**Stated exercise**
Reproduce verbatim the entries from the line containing "this 640×480 image." through the line containing "cracked pavement [0, 178, 636, 478]", including both of those lines.

**Data provided**

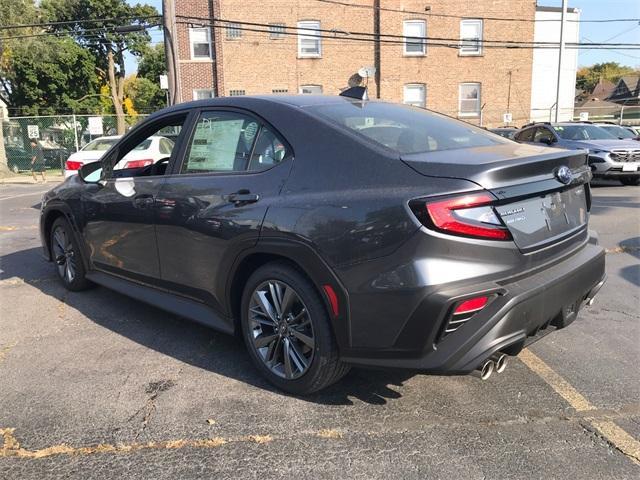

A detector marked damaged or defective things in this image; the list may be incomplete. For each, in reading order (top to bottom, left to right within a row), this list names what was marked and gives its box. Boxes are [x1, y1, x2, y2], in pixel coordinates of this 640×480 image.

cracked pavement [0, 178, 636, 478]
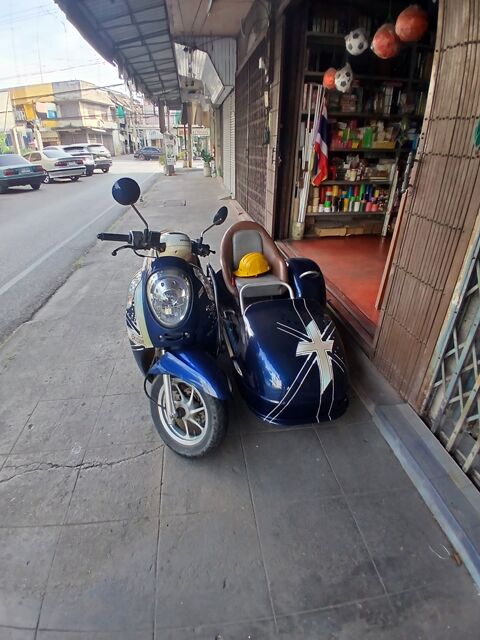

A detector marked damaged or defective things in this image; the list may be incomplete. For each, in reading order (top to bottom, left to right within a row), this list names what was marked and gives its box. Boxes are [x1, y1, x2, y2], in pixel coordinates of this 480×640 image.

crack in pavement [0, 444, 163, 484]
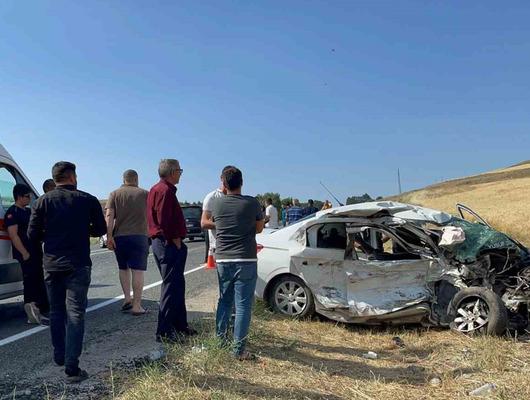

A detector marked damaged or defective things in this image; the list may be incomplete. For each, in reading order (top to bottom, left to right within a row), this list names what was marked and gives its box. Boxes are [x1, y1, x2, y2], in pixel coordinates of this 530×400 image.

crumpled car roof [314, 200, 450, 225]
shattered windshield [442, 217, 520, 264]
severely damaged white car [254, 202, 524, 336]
...
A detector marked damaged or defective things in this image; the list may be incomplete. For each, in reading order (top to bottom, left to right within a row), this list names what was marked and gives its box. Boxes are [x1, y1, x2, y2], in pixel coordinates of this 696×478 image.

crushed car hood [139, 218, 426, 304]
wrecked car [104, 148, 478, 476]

**Worked answer**
A detector marked damaged or defective things in this image; the list may be incomplete. For each, in reading order (top to bottom, left to right within a row), this list names what was marked and gives its box. Boxes are [x1, y1, x2, y2], in pixel coordinates of this 640×480 image.

cracked pavement [0, 178, 636, 478]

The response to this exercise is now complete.